══ Supplied material

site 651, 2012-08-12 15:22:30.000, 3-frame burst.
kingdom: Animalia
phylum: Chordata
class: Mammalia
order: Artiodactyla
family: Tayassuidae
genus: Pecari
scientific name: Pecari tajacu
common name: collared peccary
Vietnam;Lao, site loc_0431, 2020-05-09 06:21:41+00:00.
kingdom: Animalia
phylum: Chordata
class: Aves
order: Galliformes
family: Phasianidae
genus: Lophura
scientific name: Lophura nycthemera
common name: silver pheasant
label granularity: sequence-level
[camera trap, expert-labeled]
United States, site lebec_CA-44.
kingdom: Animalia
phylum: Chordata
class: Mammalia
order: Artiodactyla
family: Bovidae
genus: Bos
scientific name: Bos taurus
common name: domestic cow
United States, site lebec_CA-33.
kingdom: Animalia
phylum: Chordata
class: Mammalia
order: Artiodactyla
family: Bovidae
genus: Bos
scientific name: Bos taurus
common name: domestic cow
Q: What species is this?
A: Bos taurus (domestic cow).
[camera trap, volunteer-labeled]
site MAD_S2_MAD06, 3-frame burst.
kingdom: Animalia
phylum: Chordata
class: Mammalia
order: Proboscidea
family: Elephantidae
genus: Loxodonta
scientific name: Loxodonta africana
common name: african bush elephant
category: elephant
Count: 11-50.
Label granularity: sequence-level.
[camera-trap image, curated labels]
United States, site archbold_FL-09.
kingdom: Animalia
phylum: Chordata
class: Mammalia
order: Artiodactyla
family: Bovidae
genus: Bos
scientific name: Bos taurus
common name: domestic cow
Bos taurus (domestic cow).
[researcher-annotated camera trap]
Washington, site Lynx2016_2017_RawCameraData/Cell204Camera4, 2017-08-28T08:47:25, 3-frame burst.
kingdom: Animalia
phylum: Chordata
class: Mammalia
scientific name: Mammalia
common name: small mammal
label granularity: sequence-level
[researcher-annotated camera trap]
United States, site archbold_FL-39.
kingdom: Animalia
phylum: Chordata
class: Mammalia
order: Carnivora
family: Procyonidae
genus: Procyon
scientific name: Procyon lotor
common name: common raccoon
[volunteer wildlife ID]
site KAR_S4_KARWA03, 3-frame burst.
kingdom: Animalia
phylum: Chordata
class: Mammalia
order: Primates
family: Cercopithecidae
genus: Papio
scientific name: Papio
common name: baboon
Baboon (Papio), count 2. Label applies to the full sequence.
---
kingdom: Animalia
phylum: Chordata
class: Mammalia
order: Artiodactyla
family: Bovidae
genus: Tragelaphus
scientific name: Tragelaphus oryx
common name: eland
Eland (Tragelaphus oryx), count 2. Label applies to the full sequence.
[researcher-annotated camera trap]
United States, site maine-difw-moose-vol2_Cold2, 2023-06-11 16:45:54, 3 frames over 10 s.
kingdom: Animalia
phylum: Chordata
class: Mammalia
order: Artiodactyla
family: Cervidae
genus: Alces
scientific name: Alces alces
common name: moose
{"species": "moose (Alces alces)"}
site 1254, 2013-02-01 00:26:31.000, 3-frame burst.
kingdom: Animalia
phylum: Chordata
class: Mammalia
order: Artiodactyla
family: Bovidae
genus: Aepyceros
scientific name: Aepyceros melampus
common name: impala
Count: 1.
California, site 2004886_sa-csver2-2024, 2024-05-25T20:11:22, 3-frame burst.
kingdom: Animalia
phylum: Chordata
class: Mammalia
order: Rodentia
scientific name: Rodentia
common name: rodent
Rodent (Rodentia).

════

What to do »
Wherever the string "labeled" appears in the entries above, return the line it appears on.

Response area »
[camera trap, expert-labeled]
[camera trap, volunteer-labeled]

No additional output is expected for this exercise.